Install high-speed network NIC and link multiple workers together using either a high-speed switch or point-to-point cross-link cables. The network interface can be either a physical interface or a logical bond of multiple physical interfaces.

For example, at least two Ice Lake (or Sapphire Rapids) Linux hosts running CentOS Stream. On each Linux Host, you shall install one Intel E810-CQDA2 or E810-2CQDA2 100GE NIC adaptor (each adaptor has two 100GE ports) under CPU0 IIO root port PCIe bus (DO NOT install the 100GE NIC adaptor under PCH PCIe bus).

Network Setup

  1. Use two 100GE copper(or optical) cables to connect those 100GE ports, connection method:

    Host0 100GE physical port0 <-> Host1 100GE physical port0;  (100GE connection 0 between two Linux hosts)  
    Host0 100GE physical port1 <-> Host1 100GE physical port1;  (100GE connection 1 between two Linux hosts)  
    
    > Note: Make sure those 100GE ports is link up from NIC ports LED green light after machine power on again

  2. Make sure you Linux Hosts installed Linux kernel 100GE driver package "ice" for E810 adaptor:

    modprobe ice
    
    Use Linux command to make sure ice driver/firmware version and 100GE ports link up Status/Duplex/Speed is 100GE full duplex link up.
    ethtool ethX
    ethtool -i ethX
    

    • ethX is the interface name of each 100GE port in Linux host ifconfig output.
    • you can use Linux kernel in-tree ice driver package. Just FYI: latest ice driver package download: https://sourceforge.net/projects/e1000/files/ice%20stable/
  3. Use ifconfig command to config correct IP address with two different subnets(eg, 192.168.8.x and 192.168.9.x) for two 100GE connections, ping each other Linux Host to make sure those 100GE connections works fine;
    For Example, you can configure IP address like this:
    Host0 100GE physical port0(192.168.8.88) <-> Host1 100GE physical port0(192.168.8.99).
    Host0 100GE physical port1(192.168.9.88) <-> Host1 100GE physical port1(192.168.9.99).

    • Host0
      sudo ifconfig <port0-name> 192.168.8.88 netmask 255.255.255.0 up
      sudo ifconfig <port1-name> 192.168.9.88 netmask 255.255.255.0 up
      
    • Host1
      sudo ifconfig <port0-name> 192.168.8.99 netmask 255.255.255.0 up
      sudo ifconfig <port1-name> 192.168.9.99 netmask 255.255.255.0 up
      
    • Host0
      ping 192.168.8.99
      ping 192.168.9.99
      
  4. On each Linux host, use command to find out two E810 devices PCIe bus:device:function numbers, bind E810 PCIe devices to DPDK will use this PCIe bus:device:function number.

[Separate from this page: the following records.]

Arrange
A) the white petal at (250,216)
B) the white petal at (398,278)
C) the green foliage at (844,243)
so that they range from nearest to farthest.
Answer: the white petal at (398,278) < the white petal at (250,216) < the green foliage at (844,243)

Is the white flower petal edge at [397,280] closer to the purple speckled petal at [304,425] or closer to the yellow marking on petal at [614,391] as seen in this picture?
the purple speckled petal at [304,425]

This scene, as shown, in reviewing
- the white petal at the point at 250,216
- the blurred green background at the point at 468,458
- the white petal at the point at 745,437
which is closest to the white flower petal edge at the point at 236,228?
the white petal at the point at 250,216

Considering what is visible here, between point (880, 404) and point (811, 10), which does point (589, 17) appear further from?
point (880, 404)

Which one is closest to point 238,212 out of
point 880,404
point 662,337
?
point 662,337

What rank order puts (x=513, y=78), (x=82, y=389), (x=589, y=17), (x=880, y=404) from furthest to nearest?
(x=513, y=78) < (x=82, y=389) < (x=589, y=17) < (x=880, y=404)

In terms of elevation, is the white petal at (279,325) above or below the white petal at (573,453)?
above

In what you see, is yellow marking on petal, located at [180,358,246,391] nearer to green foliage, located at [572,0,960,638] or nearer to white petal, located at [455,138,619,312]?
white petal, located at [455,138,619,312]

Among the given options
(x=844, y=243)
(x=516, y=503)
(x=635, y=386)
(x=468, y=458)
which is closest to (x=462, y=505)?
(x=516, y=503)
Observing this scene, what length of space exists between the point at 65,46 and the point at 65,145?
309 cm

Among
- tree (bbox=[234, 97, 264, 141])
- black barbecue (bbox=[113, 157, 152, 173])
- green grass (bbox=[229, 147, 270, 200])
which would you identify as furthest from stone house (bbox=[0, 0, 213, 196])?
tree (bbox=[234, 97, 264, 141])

    lspci | grep Eth | grep E810
    

  5. On each Linux host, install currently running kernel version kernel-devel package, then you can compile kernel modules .ko;

    yum install kernel-devel
    

    • make sure installed kernel-devel version equals uname -r version.
  6. On each Linux host, we now suggest to bind NIC port to vfio-pci because igb_uio is not supported in newest OS.

    To use vfio-pci we need to add intel_iommu=on iommu=pt to the Linux Boot Command line.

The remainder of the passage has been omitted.